Estado assina contratos para ampliar estudos batimétricos em rios e lagoas do Litoral Norte

Foto: João Rodrigues/Secom

O Governo do Rio Grande do Sul deu início, nesta quarta-feira (1º), a uma nova etapa dos estudos batimétricos em rios e lagoas do Estado, com investimento de R$ 7,8 milhões por meio do Fundo do Plano Rio Grande (Funrigs). A assinatura dos contratos e das ordens de serviço ocorreu em Imbé, com a presença do governador Eduardo Leite.

A iniciativa integra as ações do Plano Rio Grande e tem como objetivo ampliar o conhecimento sobre a dinâmica dos corpos hídricos, subsidiando ações de prevenção a enchentes, gestão dos recursos hídricos e futuras intervenções de desassoreamento.

Os novos levantamentos foram divididos em três blocos, com investimento aproximado de R$ 2,6 milhões cada. Dois deles contemplam diretamente o Litoral Norte. O primeiro abrange a porção norte da Bacia do Tramandaí, incluindo a Lagoa dos Quadros, Lagoa dos Barros, os rios Três Forquilhas e Maquiné, além de outros sistemas fluviais e lagunares da região. O segundo contempla a porção sul da bacia, incluindo o Rio Tramandaí e as lagoas da Pinguela, Peixoto, Marcelino, Fortaleza, Gentil e Custódias.

O terceiro bloco será executado nas bacias hidrográficas do Alto Jacuí, Pardo e Vacacaí-Vacacaí Mirim, no interior do Estado.

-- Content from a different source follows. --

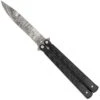 Black Butterfly Balisong Knife With Hard ABS Sheath | Drop Point Blade | Damascus Steel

Com a assinatura dos contratos, as empresas responsáveis estão autorizadas a iniciar os trabalhos de campo. Os dados obtidos serão disponibilizados posteriormente no Portal da Infraestrutura Estadual de Dados Espaciais (Iede) e servirão de base para estudos hidrológicos, atualização de planos de contingência, planejamento de ações da Defesa Civil e avaliação da necessidade de intervenções como dragagem e desassoreamento.

Os levantamentos utilizam equipamentos de alta precisão, como ecobatímetros com tecnologia de sonar, sistemas de georreferenciamento por satélite, receptores GNSS e drones equipados com sensores a laser. A combinação dessas tecnologias permite mapear o relevo submerso e as margens dos rios e lagoas, gerando modelos digitais que auxiliam na previsão do comportamento dos cursos d’água durante eventos climáticos extremos.

Em março deste ano, o Estado divulgou os resultados preliminares dos primeiros estudos realizados nas regiões Metropolitana, Taquari-Antas, Baixo Jacuí e Guaíba. Conforme o levantamento, não foram identificadas alterações significativas nos trechos analisados quando comparadas as condições anteriores e posteriores às enchentes de 2024.